Social media strategy for museums: your Website is the Hub
In working with museums, especially in the age of social media, I've noticed a certain way of thinking among many museum professionals about their websites. That is to say, many don't think much about their sites.
Almost all museums have a Facebook page, and the vast majority have a Twitter account and usually some Pinterest boards. They may have an offsite blog and use Tumblr and Flickr creatively.
And then they have... a website.
So what's the best way to engage your audiences and forge connections to new ones? Many museum communicators think social media creates strong bonds. While I think this is true for person-to-person relationships, I don't think it's a good strategy for an organization - like a museum - to connect.
Relying heavily on social media to create engagement is like dating without ever inviting anyone home.
Social media is a mile wide and an inch deep. Because of the nature of the media, you are limited in how you can connect with people. In a tweet, you have 140 characters, and maybe you can throw in a photo you Instagrammed.
Then there's Facebook. The best way to engage on Facebook is to post an image (more eye-catching in the timeline) and hope people will share, comment and like (in that order). You can create special tabs for fans to interact with, but engagement is usually very low because you've got to: appear fans' timelines (no simple matter these days), get them to click over to your fan page and then get them to click on your tab. That's a lot of clicks.
With social media it's easy to be deceived by large numbers that don't mean a lot. For example, we spot checked the Facebook page of a major museum and found that they over the last several days they've had, on average, 716.4 likes, 184.8 shares and 8.4 comments per post. Looks pretty good, until you realize that they have nearly a million fans. In that context, 0.07% of fans liked posts, 0.018 fans shared and an infinitesimal 0.0000823% of fans commented, on average.
Here's something to think about: would the fans who are engaging be the folks who would be buying tickets anyway even if Facebook had never been invented? And are you strengthening connections or just giving people who are already avid fans a nice way to interact?

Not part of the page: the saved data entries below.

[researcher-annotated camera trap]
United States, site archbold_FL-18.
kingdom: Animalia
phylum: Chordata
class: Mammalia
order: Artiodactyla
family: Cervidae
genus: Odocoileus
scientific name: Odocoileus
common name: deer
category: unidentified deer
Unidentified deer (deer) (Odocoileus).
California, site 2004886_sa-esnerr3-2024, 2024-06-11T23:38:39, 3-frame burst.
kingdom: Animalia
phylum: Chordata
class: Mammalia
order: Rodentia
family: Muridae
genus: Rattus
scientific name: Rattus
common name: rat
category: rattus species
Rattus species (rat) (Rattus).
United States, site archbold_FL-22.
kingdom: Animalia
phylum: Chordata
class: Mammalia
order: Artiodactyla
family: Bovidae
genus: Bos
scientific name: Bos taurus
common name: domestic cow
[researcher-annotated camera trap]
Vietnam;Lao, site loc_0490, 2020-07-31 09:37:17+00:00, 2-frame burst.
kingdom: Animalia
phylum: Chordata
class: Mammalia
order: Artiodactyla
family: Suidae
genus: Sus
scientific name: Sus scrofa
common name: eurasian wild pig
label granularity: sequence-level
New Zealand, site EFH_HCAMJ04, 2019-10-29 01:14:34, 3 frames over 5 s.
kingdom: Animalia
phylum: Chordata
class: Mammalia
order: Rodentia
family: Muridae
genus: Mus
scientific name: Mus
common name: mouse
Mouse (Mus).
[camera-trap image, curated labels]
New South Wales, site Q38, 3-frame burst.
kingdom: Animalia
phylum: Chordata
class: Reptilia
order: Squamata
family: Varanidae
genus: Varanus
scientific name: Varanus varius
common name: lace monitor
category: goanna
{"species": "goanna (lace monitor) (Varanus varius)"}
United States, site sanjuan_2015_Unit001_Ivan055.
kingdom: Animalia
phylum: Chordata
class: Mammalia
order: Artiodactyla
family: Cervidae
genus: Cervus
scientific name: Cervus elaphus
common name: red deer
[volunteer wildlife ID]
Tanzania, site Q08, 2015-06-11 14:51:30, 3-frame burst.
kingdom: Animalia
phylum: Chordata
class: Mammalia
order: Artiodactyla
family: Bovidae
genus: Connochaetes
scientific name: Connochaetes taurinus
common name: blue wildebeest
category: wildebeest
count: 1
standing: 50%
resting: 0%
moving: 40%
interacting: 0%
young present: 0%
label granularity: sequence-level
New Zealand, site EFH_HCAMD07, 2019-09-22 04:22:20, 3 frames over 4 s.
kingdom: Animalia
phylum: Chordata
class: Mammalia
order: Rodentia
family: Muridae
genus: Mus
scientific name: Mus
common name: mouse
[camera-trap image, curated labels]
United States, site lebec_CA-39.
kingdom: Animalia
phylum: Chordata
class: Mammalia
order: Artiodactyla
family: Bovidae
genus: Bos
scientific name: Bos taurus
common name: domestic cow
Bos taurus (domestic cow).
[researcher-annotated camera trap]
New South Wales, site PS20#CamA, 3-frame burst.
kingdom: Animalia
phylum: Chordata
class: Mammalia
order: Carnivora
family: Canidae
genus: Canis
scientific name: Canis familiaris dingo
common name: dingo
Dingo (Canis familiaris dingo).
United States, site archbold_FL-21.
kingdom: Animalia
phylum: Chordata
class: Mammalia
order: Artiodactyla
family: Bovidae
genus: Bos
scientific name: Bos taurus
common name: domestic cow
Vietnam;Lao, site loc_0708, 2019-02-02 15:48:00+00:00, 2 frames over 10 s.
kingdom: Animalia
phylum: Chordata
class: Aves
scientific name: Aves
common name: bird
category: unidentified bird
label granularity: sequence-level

I'm not suggesting you immediately stop using social media. What I am saying is that use of social media shouldn't be the core of your digital engagement strategy. Your website should. Here's why:
Control. On your site, you have complete control over the user experience and design. Your website is a whole lot more than a timeline. The content of your exhibits, events and special interactives can be presented in a way that fosters engagement in the best way possible. You control how your audience navigates through your content. Your website is here to stay; social media may come and go, or may just change their UI.
Completeness. On your website you can easily put all your exhibits in front of people. You don't have to dribble them out one at a time. You can use 140,000 characters to describe them if you like, instead of 140. Add a photo... several photos... a photo gallery. Make stuff searchable, sortable, siftable. Do something interesting, fun... something unique, and uniquely engaging.
Analytics. You can get a much better feel for what content is most interesting to your audiences when you can see where they go on your site. Sure, on Facebook you get Insights, but the data is fairly limited. On your site you can use Google Analytics and a wide assortment of other tech tools to track the behavior of your audiences. You should be using traffic analytics tools to create a feedback loop that can help you to continually improve how effective your website is at connecting.
There's more to say, but hopefully that's enough food for thought to get you re-examining your website and its effectiveness. Before there was social media, there was your website. Your website will outlast any other point of presence managed by others.
Social media are great avenues for connecting with audiences and should definitely be an integral part of a healthy digital engagement strategy. But they are the spokes. Your website is the hub.